Eumenidi, spargano il fuoco delle loro chiome ardenti,

incutano colpi dolorosi con le loro mani serpentiformi.

Vai, allora, e superbamente cerca un posto nel cielo

e disprezza le cose umane! Credi forse, tutto fiero di aver già evitato

lo Stige e i mani? Ti descriverò gli inferi.

Dal luogo dove sono relegati i colpevoli, evocherò la dea Discordia,

nascosta da una fitta cortina di nebbia,

e celata nella profonda grotta del monte Erebo.

Evocherò e richiamerò dalla profondità del regno di Dite

tutto ciò che rimane: arriverà l’odiato Peccato,

la feroce Empietà che sparge il suo sangue,

l’Errore e la Pazzia, eternamente armata contro se stessa.

E proprio di questo strumento si servirà il mio dolore.

Venite, o Furie, percuotete velocemente il vostro tizzone ardente

e Megara stia a capo della vostra schiera irta di serpi

e afferri con la mano che porta lutto l’orribile torcia.

Fate così, esigete il pagamento delle pene dovuto allo Stige.

Percuotetegli il petto, e un fuoco violento come quello che infuria

nei crateri dell’Etna gli bruci il cervello:

ma devo impazzire prima io

perché Ercole a sua volta possa essere spinto alla pazzia,

mosso da un grande furore. Giunone, perché non impazzisci ancora?

Fate impazzire prima me, o Furie, se apparirò fare

qualcosa degno di una matrigna.

Le mie preghiere sono cambiate: spero che,

quando ritornerà, veda i figli sani e abbia la forza nelle mani.

Ho trovato il giorno in cui la forza di Ercole potrà giovarmi.

Mi ha vinto e, dopo essere ritornato dagli Inferi,

vinca se stesso e speri di morire.

Potrà andarmi bene anche che egli sia figlio di Giove.

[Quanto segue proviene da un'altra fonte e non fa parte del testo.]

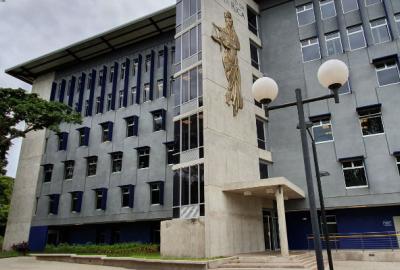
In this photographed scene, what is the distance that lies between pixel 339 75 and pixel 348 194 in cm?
1743

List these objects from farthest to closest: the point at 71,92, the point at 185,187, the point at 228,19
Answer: the point at 71,92
the point at 228,19
the point at 185,187

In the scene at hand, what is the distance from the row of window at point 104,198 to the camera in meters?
25.8

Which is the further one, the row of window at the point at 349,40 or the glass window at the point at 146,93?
the glass window at the point at 146,93

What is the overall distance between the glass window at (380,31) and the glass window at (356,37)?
0.72 meters

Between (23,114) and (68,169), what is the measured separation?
7267 millimetres

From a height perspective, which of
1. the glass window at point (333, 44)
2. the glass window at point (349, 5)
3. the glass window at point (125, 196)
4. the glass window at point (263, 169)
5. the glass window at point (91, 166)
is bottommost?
the glass window at point (125, 196)

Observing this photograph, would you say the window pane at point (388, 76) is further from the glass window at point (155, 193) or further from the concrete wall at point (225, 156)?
the glass window at point (155, 193)

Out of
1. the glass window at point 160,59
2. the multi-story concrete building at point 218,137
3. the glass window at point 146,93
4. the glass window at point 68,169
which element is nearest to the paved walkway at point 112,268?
the multi-story concrete building at point 218,137

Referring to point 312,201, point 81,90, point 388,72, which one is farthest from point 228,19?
point 312,201

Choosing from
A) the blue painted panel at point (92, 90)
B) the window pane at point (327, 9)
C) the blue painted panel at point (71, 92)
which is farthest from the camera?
the blue painted panel at point (71, 92)

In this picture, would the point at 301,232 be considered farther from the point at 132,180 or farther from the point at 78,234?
the point at 78,234

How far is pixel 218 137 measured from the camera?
1992 centimetres

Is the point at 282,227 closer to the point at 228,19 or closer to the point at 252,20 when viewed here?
the point at 228,19

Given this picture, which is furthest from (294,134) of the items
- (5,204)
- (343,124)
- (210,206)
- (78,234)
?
(5,204)
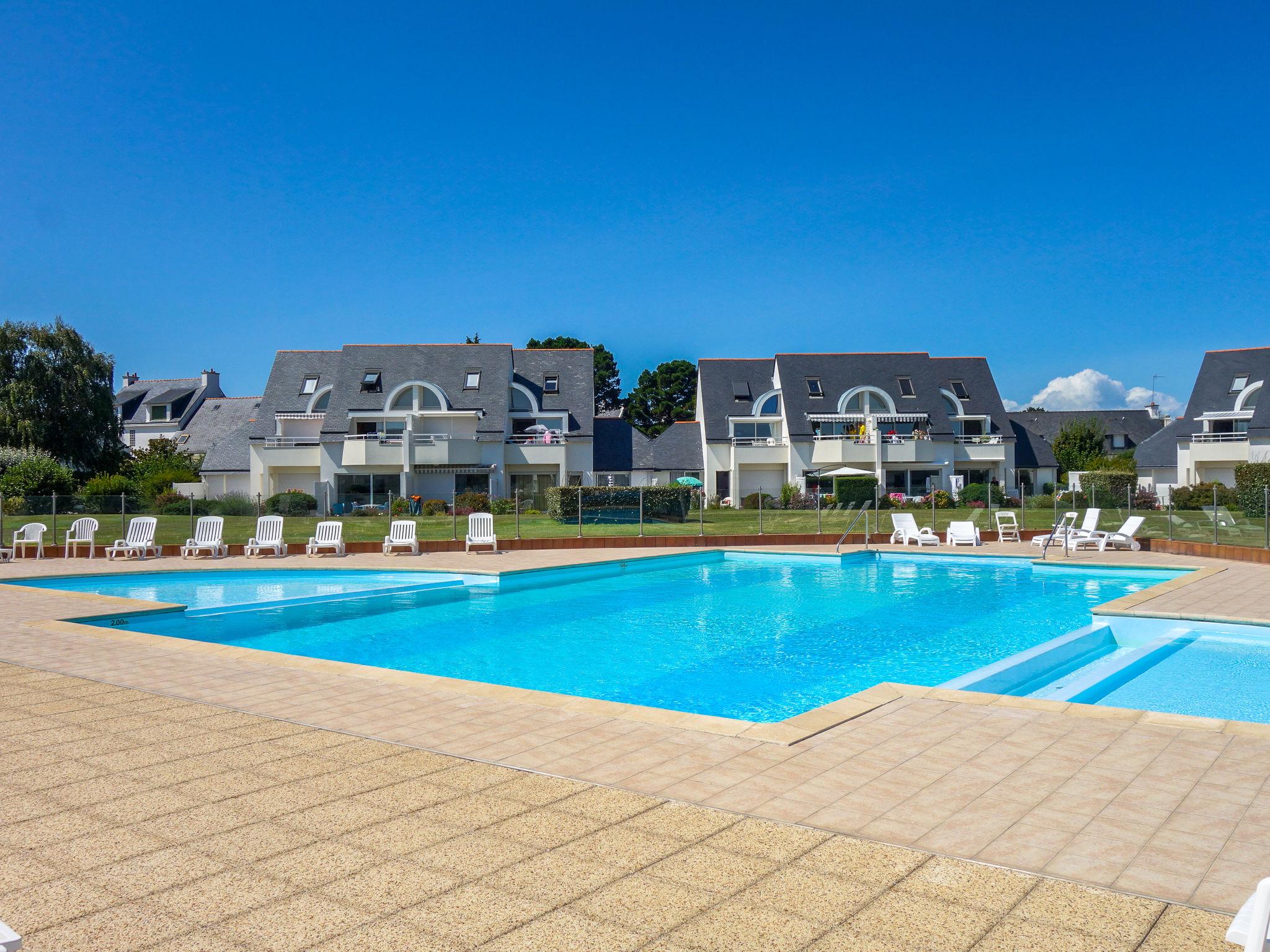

Sarò sul luogo e presterò la massima attenzione affinché

le sue frecce vengano scoccate in modo certo.

Come uno scudiero porterò le armi dell’eroe impazzito.

E alla fine faciliterò l’opera di Ercole mentre combatte.

Dopo aver compiuto il delitto è giusto che il padre

alzi al cielo le mani colpevoli.

E’ ora che la tragedia abbia inizio: il giorno comincia ad albeggiare

e Titano in tutto il suo splendore si affaccia al dorato orizzonte.